CONSIGNES
**1.** Recopiez fidèlement le passage de la décision sur le brevet européen compris entre "Dispositions juridiques pertinentes" et "activité inventive (non)", ces deux extrémités incluses.
**2.** D'après la décision sur le brevet européen, quel document fait état d'une vitesse de circulation de 270 m/s ?
**3.** Poursuivez la décision sur le brevet européen à partir de la dernière phrase reproduite.

Dispositions juridiques pertinentes :
European Patent Convention 1973 Art 56
European Patent Convention 1973 Art 123(2)
Mot-clé : Requête principale: activité inventive (non)
Première requête subsidiaire: objet non divulgué
Deuxième requête subsidiaire: rejetée, car présentée tardivement et non clairement admissible
Exergue :

Décisions citées :
Décisions dans lesquelles
la présente décision est citée :
T 0114/95
T 0577/97
T 1180/97
T 1105/98
T 0281/99
T 0952/00
T 0938/03
T 0764/06
T 1913/06
T 0426/08
T 1417/10

Exposé des faits et conclusions

I. L’intimé est titulaire du brevet européen n 0 152 084.

II. L’opposant a fait opposition à ce brevet en arguant qu’il n’impliquait pas d’activité inventive au sens de l’article 100 a) CBE ; il s’est fondé pour ce qui est de la revendication 1 telle que délivrée sur l’état de la technique découlant, entre autres, des documents suivants:

D1: US-A-4 375 690 ;

D3: “Lehrbuch der Klimatechnik”, Vol. 1: Grundlagen, 2ème édition, édité chez C.F. Müller, Karlsruhe, 1974, pages 124 à 127 ;

D4: Texte d’un exposé de K. Gürs intitulé “Research and development in the field of high power laser technology at Battelle”, présenté lors de la Conférence sur les “Applications industrielles des lasers haute puissance” à Linz, Autriche, qui s’est déroulée du 26 au 27 septembre 1983 ; Proc. SPIE Int. Soc. Opt. Eng. (USA), vol. 455, 1984, pages 10 à 16 ; et

D5: DE-A-2 740 606

III. La division d’opposition a rejeté l’opposition pour les motifs suivants: les dessins des figures 2a et 8, qui illustrent des modes de réalisation de l’invention, divulguent un dispositif laser à gaz dans lequel le conduit de gaz destiné à amener le gaz de milieu laser dans le tube de décharge a un diamètre supérieur au diamètre du tube de décharge ; or, cette caractéristique joue un rôle important dans ce contexte. La revendication 1 telle que délivrée était donc recevable conformément à l’article 123(2) CBE. L’objet de la revendication 1 telle que délivrée est différent du dispositif divulgué dans le document D1 parce qu’il comporte un conduit à gaz de diamètre supérieur à celui du tube de décharge (caractéristique f)), et un ajutage diffuseur disposé à l’extrémité aval du courant de gaz dans le tube de décharge (caractéristique g)), et parce que le gaz de milieu laser est mis en circulation à une vitesse élevée de 100 m/s ou davantage dans le tube de décharge (caractéristique h)). L’utilisation de ces caractéristiques f) à h), notamment pour améliorer la stabilité et la densité de puissance de la décharge et pour accroître le rendement de l’excitation par laser, n’était pas évidente d’après l’état de la technique cité. Rien dans le document D1 n’indique que la vitesse de circulation du gaz de milieu laser est particulièrement élevée. Le fait que le conduit de gaz (8) représenté schématiquement à la figure 1 du document D1 soit plus large est sans importance. Bien que dans le tableau 1, page 13 du document D4, il soit fait état d’une vitesse de circulation de 270 m/s, il n’est pas dit qu’une vitesse de circulation aussi élevée est nécessaire dans un laser excité par un courant alternatif, et il n’est pas suggéré de mesures pour produire une telle vitesse. En outre, la mise en oeuvre d’un ajutage diffuseur qui, à l’évidence, a une influence sur la décharge, n’était pas évidente (cf. le fascicule de brevet, page 4, lignes 27 à 29 et lignes 41 à 46, ainsi que page 5, lignes 53 à 58). L’utilisation d’un tel ajutage diffuseur n’est divulguée dans aucun des documents cités.

DONNÉES FOURNIES
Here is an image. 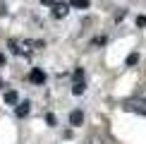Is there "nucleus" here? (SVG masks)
<instances>
[{"mask_svg": "<svg viewBox=\"0 0 146 144\" xmlns=\"http://www.w3.org/2000/svg\"><path fill=\"white\" fill-rule=\"evenodd\" d=\"M125 111H134V113H141V115H146V101H139V99H127L125 103H122Z\"/></svg>", "mask_w": 146, "mask_h": 144, "instance_id": "1", "label": "nucleus"}, {"mask_svg": "<svg viewBox=\"0 0 146 144\" xmlns=\"http://www.w3.org/2000/svg\"><path fill=\"white\" fill-rule=\"evenodd\" d=\"M82 123H84V113H82V111H72V113H70V125L79 127Z\"/></svg>", "mask_w": 146, "mask_h": 144, "instance_id": "2", "label": "nucleus"}, {"mask_svg": "<svg viewBox=\"0 0 146 144\" xmlns=\"http://www.w3.org/2000/svg\"><path fill=\"white\" fill-rule=\"evenodd\" d=\"M29 79H31L34 84H43L46 82V75L41 70H31V75H29Z\"/></svg>", "mask_w": 146, "mask_h": 144, "instance_id": "3", "label": "nucleus"}, {"mask_svg": "<svg viewBox=\"0 0 146 144\" xmlns=\"http://www.w3.org/2000/svg\"><path fill=\"white\" fill-rule=\"evenodd\" d=\"M5 103L19 106V96H17V91H5Z\"/></svg>", "mask_w": 146, "mask_h": 144, "instance_id": "4", "label": "nucleus"}, {"mask_svg": "<svg viewBox=\"0 0 146 144\" xmlns=\"http://www.w3.org/2000/svg\"><path fill=\"white\" fill-rule=\"evenodd\" d=\"M53 10H55V12H53L55 17H65V15H67V10H70V5H67V3H58Z\"/></svg>", "mask_w": 146, "mask_h": 144, "instance_id": "5", "label": "nucleus"}, {"mask_svg": "<svg viewBox=\"0 0 146 144\" xmlns=\"http://www.w3.org/2000/svg\"><path fill=\"white\" fill-rule=\"evenodd\" d=\"M89 144H110V142H108L103 135H91L89 137Z\"/></svg>", "mask_w": 146, "mask_h": 144, "instance_id": "6", "label": "nucleus"}, {"mask_svg": "<svg viewBox=\"0 0 146 144\" xmlns=\"http://www.w3.org/2000/svg\"><path fill=\"white\" fill-rule=\"evenodd\" d=\"M72 94H74V96L84 94V79H82V82H74V87H72Z\"/></svg>", "mask_w": 146, "mask_h": 144, "instance_id": "7", "label": "nucleus"}, {"mask_svg": "<svg viewBox=\"0 0 146 144\" xmlns=\"http://www.w3.org/2000/svg\"><path fill=\"white\" fill-rule=\"evenodd\" d=\"M134 99H139V101H146V84H144V87H139V89H137Z\"/></svg>", "mask_w": 146, "mask_h": 144, "instance_id": "8", "label": "nucleus"}, {"mask_svg": "<svg viewBox=\"0 0 146 144\" xmlns=\"http://www.w3.org/2000/svg\"><path fill=\"white\" fill-rule=\"evenodd\" d=\"M27 113H29V103L24 101V103H19V106H17V115H27Z\"/></svg>", "mask_w": 146, "mask_h": 144, "instance_id": "9", "label": "nucleus"}, {"mask_svg": "<svg viewBox=\"0 0 146 144\" xmlns=\"http://www.w3.org/2000/svg\"><path fill=\"white\" fill-rule=\"evenodd\" d=\"M72 7H89V0H70Z\"/></svg>", "mask_w": 146, "mask_h": 144, "instance_id": "10", "label": "nucleus"}, {"mask_svg": "<svg viewBox=\"0 0 146 144\" xmlns=\"http://www.w3.org/2000/svg\"><path fill=\"white\" fill-rule=\"evenodd\" d=\"M137 60H139V55H137V53H132V55H129V58H127V65H134V63H137Z\"/></svg>", "mask_w": 146, "mask_h": 144, "instance_id": "11", "label": "nucleus"}, {"mask_svg": "<svg viewBox=\"0 0 146 144\" xmlns=\"http://www.w3.org/2000/svg\"><path fill=\"white\" fill-rule=\"evenodd\" d=\"M43 5H53V7H55V5H58V0H43Z\"/></svg>", "mask_w": 146, "mask_h": 144, "instance_id": "12", "label": "nucleus"}, {"mask_svg": "<svg viewBox=\"0 0 146 144\" xmlns=\"http://www.w3.org/2000/svg\"><path fill=\"white\" fill-rule=\"evenodd\" d=\"M0 65H5V55H0Z\"/></svg>", "mask_w": 146, "mask_h": 144, "instance_id": "13", "label": "nucleus"}]
</instances>
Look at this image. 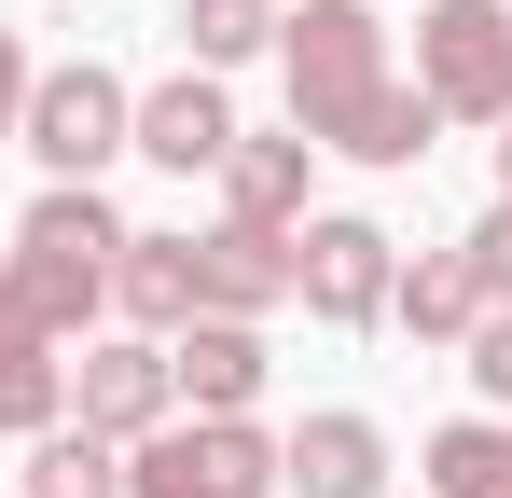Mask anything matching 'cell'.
I'll use <instances>...</instances> for the list:
<instances>
[{
    "label": "cell",
    "mask_w": 512,
    "mask_h": 498,
    "mask_svg": "<svg viewBox=\"0 0 512 498\" xmlns=\"http://www.w3.org/2000/svg\"><path fill=\"white\" fill-rule=\"evenodd\" d=\"M28 498H125V457L97 429H42L28 443Z\"/></svg>",
    "instance_id": "2e32d148"
},
{
    "label": "cell",
    "mask_w": 512,
    "mask_h": 498,
    "mask_svg": "<svg viewBox=\"0 0 512 498\" xmlns=\"http://www.w3.org/2000/svg\"><path fill=\"white\" fill-rule=\"evenodd\" d=\"M429 111L416 83H388V28L360 0H305L291 14V139L319 153H360V166H429Z\"/></svg>",
    "instance_id": "6da1fadb"
},
{
    "label": "cell",
    "mask_w": 512,
    "mask_h": 498,
    "mask_svg": "<svg viewBox=\"0 0 512 498\" xmlns=\"http://www.w3.org/2000/svg\"><path fill=\"white\" fill-rule=\"evenodd\" d=\"M291 291H305V319H333V332L388 319V236L374 222H305L291 236Z\"/></svg>",
    "instance_id": "8992f818"
},
{
    "label": "cell",
    "mask_w": 512,
    "mask_h": 498,
    "mask_svg": "<svg viewBox=\"0 0 512 498\" xmlns=\"http://www.w3.org/2000/svg\"><path fill=\"white\" fill-rule=\"evenodd\" d=\"M111 249H125V222L97 208V180H56V194L14 222V249H0V346H14V332H28V346L84 332L97 291H111Z\"/></svg>",
    "instance_id": "7a4b0ae2"
},
{
    "label": "cell",
    "mask_w": 512,
    "mask_h": 498,
    "mask_svg": "<svg viewBox=\"0 0 512 498\" xmlns=\"http://www.w3.org/2000/svg\"><path fill=\"white\" fill-rule=\"evenodd\" d=\"M56 415H70V360L14 332V346H0V429H28V443H42Z\"/></svg>",
    "instance_id": "e0dca14e"
},
{
    "label": "cell",
    "mask_w": 512,
    "mask_h": 498,
    "mask_svg": "<svg viewBox=\"0 0 512 498\" xmlns=\"http://www.w3.org/2000/svg\"><path fill=\"white\" fill-rule=\"evenodd\" d=\"M277 485L291 498H374L388 485V429H374V415H305V429L277 443Z\"/></svg>",
    "instance_id": "9c48e42d"
},
{
    "label": "cell",
    "mask_w": 512,
    "mask_h": 498,
    "mask_svg": "<svg viewBox=\"0 0 512 498\" xmlns=\"http://www.w3.org/2000/svg\"><path fill=\"white\" fill-rule=\"evenodd\" d=\"M499 208H512V139H499Z\"/></svg>",
    "instance_id": "7402d4cb"
},
{
    "label": "cell",
    "mask_w": 512,
    "mask_h": 498,
    "mask_svg": "<svg viewBox=\"0 0 512 498\" xmlns=\"http://www.w3.org/2000/svg\"><path fill=\"white\" fill-rule=\"evenodd\" d=\"M429 498H512V429H499V415L429 429Z\"/></svg>",
    "instance_id": "9a60e30c"
},
{
    "label": "cell",
    "mask_w": 512,
    "mask_h": 498,
    "mask_svg": "<svg viewBox=\"0 0 512 498\" xmlns=\"http://www.w3.org/2000/svg\"><path fill=\"white\" fill-rule=\"evenodd\" d=\"M180 28H194V70H236V56L277 42V0H194Z\"/></svg>",
    "instance_id": "ac0fdd59"
},
{
    "label": "cell",
    "mask_w": 512,
    "mask_h": 498,
    "mask_svg": "<svg viewBox=\"0 0 512 498\" xmlns=\"http://www.w3.org/2000/svg\"><path fill=\"white\" fill-rule=\"evenodd\" d=\"M111 305L139 332H180L194 319V236H125L111 249Z\"/></svg>",
    "instance_id": "4fadbf2b"
},
{
    "label": "cell",
    "mask_w": 512,
    "mask_h": 498,
    "mask_svg": "<svg viewBox=\"0 0 512 498\" xmlns=\"http://www.w3.org/2000/svg\"><path fill=\"white\" fill-rule=\"evenodd\" d=\"M167 388H180L194 415H250V388H263V332H250V319H180Z\"/></svg>",
    "instance_id": "8fae6325"
},
{
    "label": "cell",
    "mask_w": 512,
    "mask_h": 498,
    "mask_svg": "<svg viewBox=\"0 0 512 498\" xmlns=\"http://www.w3.org/2000/svg\"><path fill=\"white\" fill-rule=\"evenodd\" d=\"M125 125H139V97L97 70V56H70V70H28V125L14 139L56 166V180H97V166L125 153Z\"/></svg>",
    "instance_id": "5b68a950"
},
{
    "label": "cell",
    "mask_w": 512,
    "mask_h": 498,
    "mask_svg": "<svg viewBox=\"0 0 512 498\" xmlns=\"http://www.w3.org/2000/svg\"><path fill=\"white\" fill-rule=\"evenodd\" d=\"M28 125V56H14V28H0V139Z\"/></svg>",
    "instance_id": "44dd1931"
},
{
    "label": "cell",
    "mask_w": 512,
    "mask_h": 498,
    "mask_svg": "<svg viewBox=\"0 0 512 498\" xmlns=\"http://www.w3.org/2000/svg\"><path fill=\"white\" fill-rule=\"evenodd\" d=\"M263 305H291V236H263V222L194 236V319H263Z\"/></svg>",
    "instance_id": "ba28073f"
},
{
    "label": "cell",
    "mask_w": 512,
    "mask_h": 498,
    "mask_svg": "<svg viewBox=\"0 0 512 498\" xmlns=\"http://www.w3.org/2000/svg\"><path fill=\"white\" fill-rule=\"evenodd\" d=\"M70 402H84V429L97 443H125V429H167V346H153V332H111V346H84V360H70Z\"/></svg>",
    "instance_id": "52a82bcc"
},
{
    "label": "cell",
    "mask_w": 512,
    "mask_h": 498,
    "mask_svg": "<svg viewBox=\"0 0 512 498\" xmlns=\"http://www.w3.org/2000/svg\"><path fill=\"white\" fill-rule=\"evenodd\" d=\"M471 388H485V402H512V305H485V319H471Z\"/></svg>",
    "instance_id": "d6986e66"
},
{
    "label": "cell",
    "mask_w": 512,
    "mask_h": 498,
    "mask_svg": "<svg viewBox=\"0 0 512 498\" xmlns=\"http://www.w3.org/2000/svg\"><path fill=\"white\" fill-rule=\"evenodd\" d=\"M388 305H402L416 332H471L485 305H499V291H485V249H471V236L416 249V277H388Z\"/></svg>",
    "instance_id": "7c38bea8"
},
{
    "label": "cell",
    "mask_w": 512,
    "mask_h": 498,
    "mask_svg": "<svg viewBox=\"0 0 512 498\" xmlns=\"http://www.w3.org/2000/svg\"><path fill=\"white\" fill-rule=\"evenodd\" d=\"M471 249H485V291L512 305V208H485V222H471Z\"/></svg>",
    "instance_id": "ffe728a7"
},
{
    "label": "cell",
    "mask_w": 512,
    "mask_h": 498,
    "mask_svg": "<svg viewBox=\"0 0 512 498\" xmlns=\"http://www.w3.org/2000/svg\"><path fill=\"white\" fill-rule=\"evenodd\" d=\"M125 153L180 166V180H194V166H222V153H236V111H222V83H208V70L153 83V97H139V125H125Z\"/></svg>",
    "instance_id": "30bf717a"
},
{
    "label": "cell",
    "mask_w": 512,
    "mask_h": 498,
    "mask_svg": "<svg viewBox=\"0 0 512 498\" xmlns=\"http://www.w3.org/2000/svg\"><path fill=\"white\" fill-rule=\"evenodd\" d=\"M125 498H277V443L250 415H194V429H139Z\"/></svg>",
    "instance_id": "277c9868"
},
{
    "label": "cell",
    "mask_w": 512,
    "mask_h": 498,
    "mask_svg": "<svg viewBox=\"0 0 512 498\" xmlns=\"http://www.w3.org/2000/svg\"><path fill=\"white\" fill-rule=\"evenodd\" d=\"M305 153H319V139H236V153H222V194H236V222H263V236H277V222L305 208Z\"/></svg>",
    "instance_id": "5bb4252c"
},
{
    "label": "cell",
    "mask_w": 512,
    "mask_h": 498,
    "mask_svg": "<svg viewBox=\"0 0 512 498\" xmlns=\"http://www.w3.org/2000/svg\"><path fill=\"white\" fill-rule=\"evenodd\" d=\"M416 97L443 125H512V14L499 0H429L416 14Z\"/></svg>",
    "instance_id": "3957f363"
}]
</instances>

CORRIGÉ
**1.**
Dispositions juridiques pertinentes :
European Patent Convention 1973 Art 56
European Patent Convention 1973 Art 123(2)
Mot-clé : Requête principale: activité inventive (non)

**2.** Le document D4, dans son tableau 1, page 13.

**3.**
IV. L’opposant s’est pourvu contre la décision de la division d’opposition en citant de nouveaux documents, dont notamment:

D12: Sov.J.Quantum Electron., vol. 9, n 3, mars 1979, pages 326 à 328, et

D13: Sov.J.Quantum Electron., vol. 10, n 4, avril 1980, pages 443 à 446.

V. Dans une notification jointe à la citation à la procédure orale, les parties ont été informées entre autres que, dans un premier temps, la Chambre avait décidé de considérer que, conformément aux explications fournies dans le document D3, le mot “diffuseur” était un terme générique pouvant désigner aussi bien un absorbeur de chocs (comme celui nettement reconnaissable par un homme du métier dans le dispositif laser selon la figure 1 du document D5) qu’un diffuseur à section conique élargie tel que celui décrit dans la revendication 2 du brevet litigieux.

VI. En réponse à la notification de la Chambre, et en vue de la procédure orale, le titulaire du brevet a déposé, le 21 août 1996, une nouvelle requête principale et une première requête subsidiaire.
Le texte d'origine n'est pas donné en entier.